Asumimos que la única verdad es la mentira que nos decimos.

Nadie nos puede salvar mientras no entendamos que nos estamos hundiendo y cuando nos enteremos, nos salvamos nosotros mismos.

Héroes de redes, valientes de teclado, anónimos que dicen que no temen a nada, periodistas que desinforman, una cacofonía esquizofrénica.

Anónimos de redes diciendo a los demás que salgan a la calle, desde otro países mandan a protestar, delirios de un mal viaje psicotrópico.

Mientras la muerte se convierte en realidad, la gente reza en Twitter como si Dios usara un hashtag.

Nos decimos inteligentes al mismo tiempo que damos difusión a una noticia falsa, con foto falsa, de un anónimo en redes.

Nos decimos racionales, maduros, con pensamiento crítico, mientras difundimos fotos extranjeras diciendo que son nacionales.

Y la paranoia infundiendo su imperio en las mentes de quienes por enajenados, creen todo lo que las mentiras insisten en decir que son verdad.

Mientras el hater se burla proyectando su miseria, el troll se ríe de ser psicópata, en la vida real una bala mata a un inocente.

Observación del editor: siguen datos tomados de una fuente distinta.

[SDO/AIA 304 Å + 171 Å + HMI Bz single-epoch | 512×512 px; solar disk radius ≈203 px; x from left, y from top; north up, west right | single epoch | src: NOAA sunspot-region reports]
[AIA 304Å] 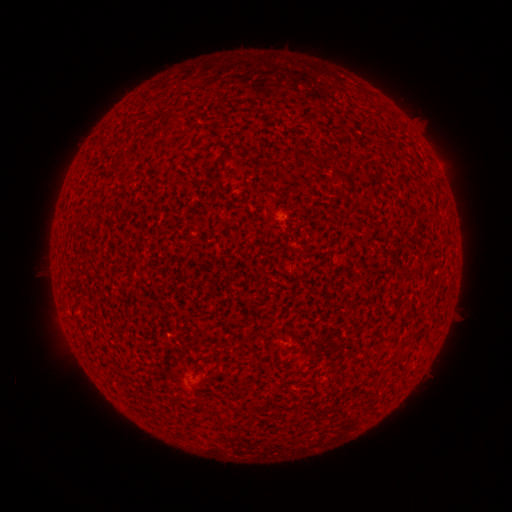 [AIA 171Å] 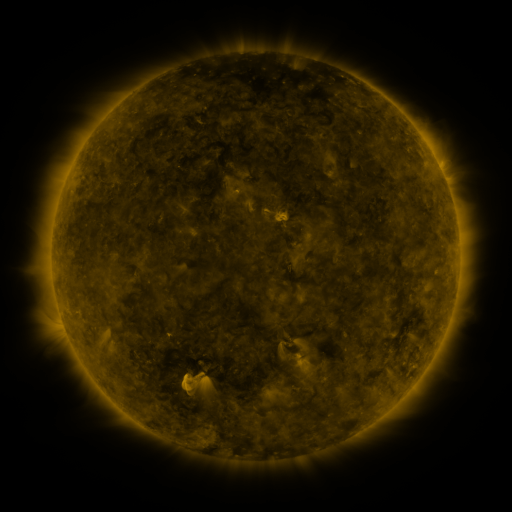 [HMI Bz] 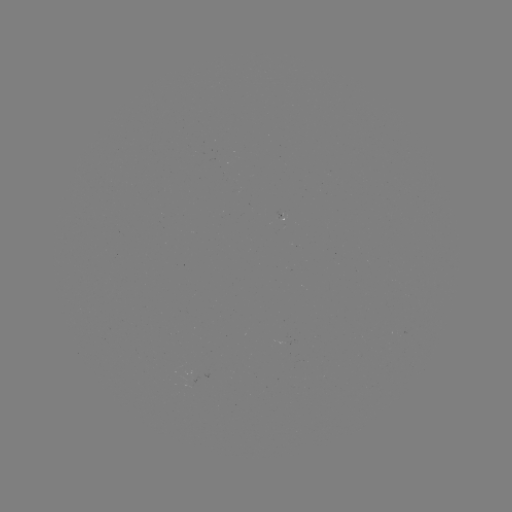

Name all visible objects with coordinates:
(none)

Y así seguimos, en una sociedad que se perdió en delirios y fantasmas, pensando en batallas heroicas desde el teclado.

Hay esperanza...
La muerte fue ayer, el concierto es hoy. Tenemos que liberar el estrés, tenemos que descansar un poco, dice quien poco le importa nada.
Sombras vivientes, consumidores de emociones, individuos que no son persona sino recipientes de una droga llamada "indolencia".
Una sociedad esquizofrénica, divididos en un marasmo de pendientes insondables llenas de fantasmas, miedos y evasión.
Al final el cobarde da lecciones de valentía y el anónimo te insulta pensándose heroico. Un mundo al revés, un mundo de redes, un no mundo.
Hay esperanza, se llama despertar. Mientras no ocurra, seguimos esquizofreniformes, en esta danza interconectada de miserias compartidas.